__Stated problem__: Return the complete listing that follows, with each line reproduced exactly.

>> begin Raw records

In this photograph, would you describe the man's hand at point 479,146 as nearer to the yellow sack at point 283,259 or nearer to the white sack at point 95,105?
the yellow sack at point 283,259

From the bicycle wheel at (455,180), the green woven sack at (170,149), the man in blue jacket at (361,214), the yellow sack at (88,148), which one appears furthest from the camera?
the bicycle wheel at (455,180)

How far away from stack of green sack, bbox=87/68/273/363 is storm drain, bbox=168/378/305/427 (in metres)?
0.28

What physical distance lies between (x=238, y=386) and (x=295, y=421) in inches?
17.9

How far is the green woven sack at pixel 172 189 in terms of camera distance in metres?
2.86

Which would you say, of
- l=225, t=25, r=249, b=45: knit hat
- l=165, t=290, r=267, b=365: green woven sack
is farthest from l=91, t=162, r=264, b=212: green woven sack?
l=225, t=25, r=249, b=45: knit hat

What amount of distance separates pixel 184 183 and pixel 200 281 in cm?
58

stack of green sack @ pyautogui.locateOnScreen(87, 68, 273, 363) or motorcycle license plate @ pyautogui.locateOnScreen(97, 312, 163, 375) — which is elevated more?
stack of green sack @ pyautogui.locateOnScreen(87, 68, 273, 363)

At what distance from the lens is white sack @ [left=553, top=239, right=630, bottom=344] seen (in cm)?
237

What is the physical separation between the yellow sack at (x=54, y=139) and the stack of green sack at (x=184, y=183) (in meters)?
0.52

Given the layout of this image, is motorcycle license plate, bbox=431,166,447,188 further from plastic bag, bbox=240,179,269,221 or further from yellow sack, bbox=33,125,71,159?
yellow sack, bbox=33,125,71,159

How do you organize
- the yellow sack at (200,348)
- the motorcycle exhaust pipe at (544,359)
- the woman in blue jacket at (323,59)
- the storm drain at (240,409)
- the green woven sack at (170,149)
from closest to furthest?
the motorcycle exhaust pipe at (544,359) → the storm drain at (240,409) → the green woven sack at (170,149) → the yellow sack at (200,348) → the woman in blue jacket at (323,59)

>> end Raw records

__Worked solution__:
In this photograph, would you describe the man's hand at point 479,146 as nearer to the yellow sack at point 283,259 or nearer to the white sack at point 95,105?
the yellow sack at point 283,259

From the bicycle wheel at (455,180), the green woven sack at (170,149), the man in blue jacket at (361,214), the yellow sack at (88,148), which one appears furthest from the camera?
the bicycle wheel at (455,180)

How far away from stack of green sack, bbox=87/68/273/363 is storm drain, bbox=168/378/305/427 (in metres)?
0.28

What physical distance lies between (x=238, y=386) and (x=295, y=421) in inches?
17.9

How far is the green woven sack at pixel 172 189 in terms of camera distance in metres?
2.86

Which would you say, of
- l=225, t=25, r=249, b=45: knit hat
- l=165, t=290, r=267, b=365: green woven sack
is farthest from l=91, t=162, r=264, b=212: green woven sack?
l=225, t=25, r=249, b=45: knit hat

What amount of distance separates pixel 184 183 and pixel 200 281 in cm?
58

stack of green sack @ pyautogui.locateOnScreen(87, 68, 273, 363) or motorcycle license plate @ pyautogui.locateOnScreen(97, 312, 163, 375) — which is elevated more?
stack of green sack @ pyautogui.locateOnScreen(87, 68, 273, 363)

At what distance from the lens is white sack @ [left=553, top=239, right=630, bottom=344] seen (in cm)?
237

What is the physical separation between the yellow sack at (x=54, y=139) and the stack of green sack at (x=184, y=183) (in meters)?
0.52

Given the layout of this image, is motorcycle license plate, bbox=431,166,447,188 further from plastic bag, bbox=240,179,269,221 or further from yellow sack, bbox=33,125,71,159?
yellow sack, bbox=33,125,71,159

How do you organize
- the yellow sack at (200,348)
- the motorcycle exhaust pipe at (544,359)
- the woman in blue jacket at (323,59)
- the storm drain at (240,409)
- the green woven sack at (170,149)
from closest to furthest?
the motorcycle exhaust pipe at (544,359) → the storm drain at (240,409) → the green woven sack at (170,149) → the yellow sack at (200,348) → the woman in blue jacket at (323,59)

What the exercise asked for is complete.